Много сил и внимания отдавал Гёте начиная с 90-х годов университету в Йене. Делал он это не столько по обязанности, сколько из собственных побуждений: вопросы высшей школы официально не входили в его компетенцию, только с 1815 года они вошли в круг его специального ведения. Но благодаря своему авторитету и осведомленности в вопросах культуры он приобрел большое влияние, тем более что всегда работал в тесном контакте с министром Фойгтом, с 1797 года ведавшим всеми вопросами высшей школы. Уже и раньше он имел право решающего голоса при назначении на должность, и можно составить длинный перечень значительных и авторитетных лиц, работавших в разное время в основанной в 1558 году академии, часто в стесненных материальных условиях.

Для некоторых из них «Заальские Афины», как именовали студенты свой город в долине Заале, был только промежуточной станцией в молодые годы, слава к ним пришла позднее. Среди филологов, философов, теологов, историков, преподававших там в разное время или одновременно, были Шиллер, Фихте, Шеллинг, братья Шлегели, Гегель, Генрих Эберхард Паулюс, Кристиан Готфрид Шютц, Генрих Карл Айхштедт, Генрих Луден, среди естествоиспытателей и медиков — Юстус Кристиан Лодер, Август Иоганн Батч, Кристоф Вильгельм Хуфеланд, Иоганн Вольфганг Дёберейнер, Лоренц Окен, и Гёте учился у них. Решение любого вопроса, касавшегося Йенского университета, приходилось согласовывать с другими финансистами («кормильцами»): с Заксен-Готой, Альтенбургом, Заксен-Мейнингеном, Заксен-Кобург-Заальфельдом; это было часто непростым делом, ибо веймарская либеральность внушала подозрение.

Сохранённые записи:
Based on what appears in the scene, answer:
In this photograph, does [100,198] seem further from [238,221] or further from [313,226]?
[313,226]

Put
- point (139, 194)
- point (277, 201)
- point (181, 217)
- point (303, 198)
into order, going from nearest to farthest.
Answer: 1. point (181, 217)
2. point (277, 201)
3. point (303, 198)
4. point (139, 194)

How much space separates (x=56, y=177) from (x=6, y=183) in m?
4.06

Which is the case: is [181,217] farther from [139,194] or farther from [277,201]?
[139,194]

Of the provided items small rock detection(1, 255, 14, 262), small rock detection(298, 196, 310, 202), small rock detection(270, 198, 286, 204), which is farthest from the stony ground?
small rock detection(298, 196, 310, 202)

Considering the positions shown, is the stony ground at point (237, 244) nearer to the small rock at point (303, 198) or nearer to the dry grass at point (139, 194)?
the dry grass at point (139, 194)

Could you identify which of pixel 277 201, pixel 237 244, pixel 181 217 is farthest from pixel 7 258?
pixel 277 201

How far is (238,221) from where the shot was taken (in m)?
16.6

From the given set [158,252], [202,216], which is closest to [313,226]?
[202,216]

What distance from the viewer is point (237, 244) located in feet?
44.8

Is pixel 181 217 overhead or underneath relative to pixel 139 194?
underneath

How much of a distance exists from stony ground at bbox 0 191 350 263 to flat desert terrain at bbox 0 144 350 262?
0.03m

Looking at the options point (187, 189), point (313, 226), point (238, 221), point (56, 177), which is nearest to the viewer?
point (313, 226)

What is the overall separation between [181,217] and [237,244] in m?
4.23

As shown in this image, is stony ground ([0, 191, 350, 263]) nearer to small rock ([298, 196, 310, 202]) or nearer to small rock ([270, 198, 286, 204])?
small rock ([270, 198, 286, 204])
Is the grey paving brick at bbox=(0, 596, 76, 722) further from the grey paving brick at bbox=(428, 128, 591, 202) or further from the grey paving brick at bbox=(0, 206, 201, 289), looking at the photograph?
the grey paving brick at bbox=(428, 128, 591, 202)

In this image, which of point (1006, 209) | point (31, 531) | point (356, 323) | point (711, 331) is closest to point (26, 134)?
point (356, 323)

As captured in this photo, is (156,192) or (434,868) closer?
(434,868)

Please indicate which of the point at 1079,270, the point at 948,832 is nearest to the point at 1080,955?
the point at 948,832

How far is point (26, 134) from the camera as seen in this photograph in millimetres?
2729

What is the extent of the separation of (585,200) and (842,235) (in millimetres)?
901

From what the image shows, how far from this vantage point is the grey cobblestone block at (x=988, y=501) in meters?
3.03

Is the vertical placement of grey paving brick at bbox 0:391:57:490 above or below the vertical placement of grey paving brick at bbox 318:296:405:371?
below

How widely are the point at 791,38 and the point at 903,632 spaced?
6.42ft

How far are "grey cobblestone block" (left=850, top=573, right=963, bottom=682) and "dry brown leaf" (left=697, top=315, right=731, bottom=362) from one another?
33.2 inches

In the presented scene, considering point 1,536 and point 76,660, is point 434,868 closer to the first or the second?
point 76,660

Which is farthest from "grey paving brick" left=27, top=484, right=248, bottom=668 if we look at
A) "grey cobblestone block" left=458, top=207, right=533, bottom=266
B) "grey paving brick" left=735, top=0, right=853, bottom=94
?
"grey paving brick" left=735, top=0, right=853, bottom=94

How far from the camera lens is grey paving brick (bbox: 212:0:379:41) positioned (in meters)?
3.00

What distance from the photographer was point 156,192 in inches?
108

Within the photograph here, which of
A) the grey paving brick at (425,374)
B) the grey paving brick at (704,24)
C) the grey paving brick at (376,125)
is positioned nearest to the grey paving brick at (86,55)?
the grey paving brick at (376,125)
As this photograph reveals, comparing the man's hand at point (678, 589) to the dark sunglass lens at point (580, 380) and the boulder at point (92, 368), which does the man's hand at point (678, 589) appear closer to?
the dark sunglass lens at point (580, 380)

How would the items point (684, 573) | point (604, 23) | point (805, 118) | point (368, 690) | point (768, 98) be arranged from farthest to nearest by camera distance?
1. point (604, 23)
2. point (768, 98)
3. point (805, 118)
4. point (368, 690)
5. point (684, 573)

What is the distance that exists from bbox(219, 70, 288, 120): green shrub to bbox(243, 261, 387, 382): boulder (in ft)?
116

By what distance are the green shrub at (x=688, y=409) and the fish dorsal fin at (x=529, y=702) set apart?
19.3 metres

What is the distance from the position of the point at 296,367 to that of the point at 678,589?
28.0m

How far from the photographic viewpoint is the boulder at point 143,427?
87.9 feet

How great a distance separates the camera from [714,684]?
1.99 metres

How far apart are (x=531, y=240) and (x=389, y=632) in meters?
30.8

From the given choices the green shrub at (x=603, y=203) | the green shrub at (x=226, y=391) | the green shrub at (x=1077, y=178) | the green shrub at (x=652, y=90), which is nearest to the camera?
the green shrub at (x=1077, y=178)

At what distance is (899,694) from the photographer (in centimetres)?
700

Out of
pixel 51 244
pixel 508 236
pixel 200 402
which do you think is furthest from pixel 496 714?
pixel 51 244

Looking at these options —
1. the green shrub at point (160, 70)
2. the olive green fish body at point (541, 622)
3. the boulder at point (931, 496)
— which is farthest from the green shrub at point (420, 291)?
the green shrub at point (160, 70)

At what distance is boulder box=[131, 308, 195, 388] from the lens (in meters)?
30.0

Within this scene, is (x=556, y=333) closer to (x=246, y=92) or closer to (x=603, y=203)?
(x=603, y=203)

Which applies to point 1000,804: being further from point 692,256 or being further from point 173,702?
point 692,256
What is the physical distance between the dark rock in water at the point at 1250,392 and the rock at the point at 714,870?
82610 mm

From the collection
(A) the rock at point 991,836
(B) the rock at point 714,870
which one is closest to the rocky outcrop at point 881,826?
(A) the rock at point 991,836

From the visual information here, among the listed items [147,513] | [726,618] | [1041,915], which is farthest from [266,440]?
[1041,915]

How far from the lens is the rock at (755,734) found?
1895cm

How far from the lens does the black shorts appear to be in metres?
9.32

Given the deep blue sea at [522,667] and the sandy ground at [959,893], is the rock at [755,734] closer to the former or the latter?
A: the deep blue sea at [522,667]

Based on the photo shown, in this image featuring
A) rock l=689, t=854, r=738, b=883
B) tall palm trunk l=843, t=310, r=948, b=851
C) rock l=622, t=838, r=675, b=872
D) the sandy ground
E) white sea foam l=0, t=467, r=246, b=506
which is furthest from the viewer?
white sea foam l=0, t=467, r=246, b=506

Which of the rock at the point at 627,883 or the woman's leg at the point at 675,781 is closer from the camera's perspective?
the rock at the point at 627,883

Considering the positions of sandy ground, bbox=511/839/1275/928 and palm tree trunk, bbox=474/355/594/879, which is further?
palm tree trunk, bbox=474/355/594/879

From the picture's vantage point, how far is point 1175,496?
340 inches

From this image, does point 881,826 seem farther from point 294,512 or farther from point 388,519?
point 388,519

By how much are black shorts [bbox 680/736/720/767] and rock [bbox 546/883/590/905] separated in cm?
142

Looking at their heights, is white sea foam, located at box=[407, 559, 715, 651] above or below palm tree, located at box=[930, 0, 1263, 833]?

* [ТРЕБОВАНИЯ]:
Замените в отрывке о Гёте и Йенском университете «длинный перечень» на «обширный список» и приведите его фрагмент со слов «Много сил и» по слова «стесненных материальных условиях.» включительно.

* [РЕЗУЛЬТАТ]:
Много сил и внимания отдавал Гёте начиная с 90-х годов университету в Йене. Делал он это не столько по обязанности, сколько из собственных побуждений: вопросы высшей школы официально не входили в его компетенцию, только с 1815 года они вошли в круг его специального ведения. Но благодаря своему авторитету и осведомленности в вопросах культуры он приобрел большое влияние, тем более что всегда работал в тесном контакте с министром Фойгтом, с 1797 года ведавшим всеми вопросами высшей школы. Уже и раньше он имел право решающего голоса при назначении на должность, и можно составить обширный список значительных и авторитетных лиц, работавших в разное время в основанной в 1558 году академии, часто в стесненных материальных условиях.